Material und Methoden
Ganze ungeschnittene Cochleae von Cav1.3−/−- und Wildtypmäusen verschiedener postnataler Stadien wurden immungefärbt und mittels SLOT analysiert. Die Ergebnisse wurden mit Präparationen der Cochlea verglichen, die immungefärbt und mittels Fluoreszenzmikroskopie analysiert wurden.

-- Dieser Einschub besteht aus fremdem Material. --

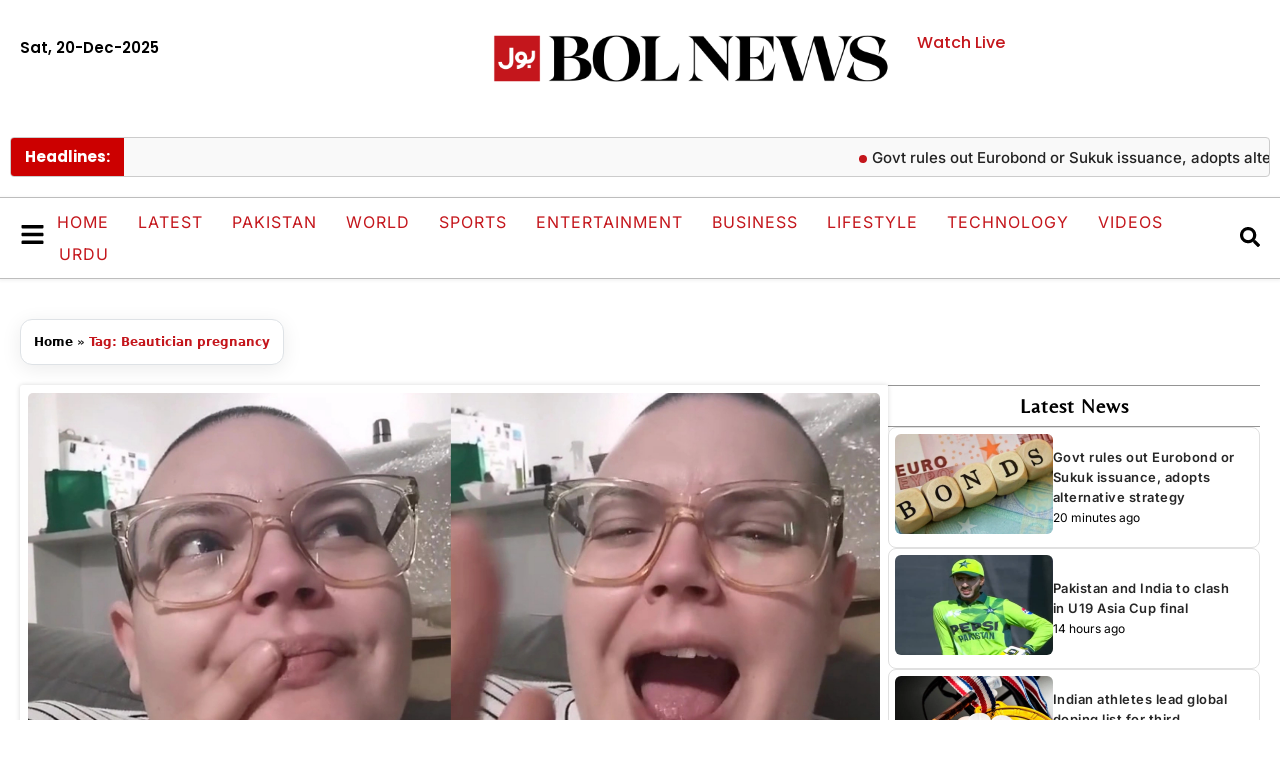

--- FILE ---
content_type: text/html; charset=utf-8
request_url: https://www.google.com/recaptcha/api2/aframe
body_size: 267
content:
<!DOCTYPE HTML><html><head><meta http-equiv="content-type" content="text/html; charset=UTF-8"></head><body><script nonce="UD8esexXTDpKg5pUI67WGw">/** Anti-fraud and anti-abuse applications only. See google.com/recaptcha */ try{var clients={'sodar':'https://pagead2.googlesyndication.com/pagead/sodar?'};window.addEventListener("message",function(a){try{if(a.source===window.parent){var b=JSON.parse(a.data);var c=clients[b['id']];if(c){var d=document.createElement('img');d.src=c+b['params']+'&rc='+(localStorage.getItem("rc::a")?sessionStorage.getItem("rc::b"):"");window.document.body.appendChild(d);sessionStorage.setItem("rc::e",parseInt(sessionStorage.getItem("rc::e")||0)+1);localStorage.setItem("rc::h",'1766208320380');}}}catch(b){}});window.parent.postMessage("_grecaptcha_ready", "*");}catch(b){}</script></body></html>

Zusätzlich wurden Cochleapräparationen mit Osmiumtetroxid angefärbt.
Ergebnisse
Die Visualisierung mittels SLOT zeigte, dass die Färbung der Nervenfasern an P27 in Cav1.3−/−-Mäusen im Vergleich zu Wildtypmäusen und zu früheren Zeitpunkten (P9) nahezu fehlte. Die Analyse der Cochleapräparationen bestätigte eine Reduktion der radial verlaufenden Nervenfasern. Zusätzlich konnte die bereits beschriebene verringerte Anzahl an Ribbon-Synapsen pro innerer Haarzelle (IHZ) an P20 und P27 im apikalen Teil der Cochlea von Cav1.3−/−-Mäusen verifiziert werden.
Schlussfolgerung
Die Visualisierung ganzer, nichtzerlegter Cochleae durch SLOT ist eine geeignete Methode für die Analyse grober Phänotypveränderungen, wie dies in dem Cav1.3−/−-Mausmodell für die Nervenfasern gezeigt wurde. Für die Analyse von feineren Strukturen der Cochlea müssen allerdings weitere Methoden verwendet werden.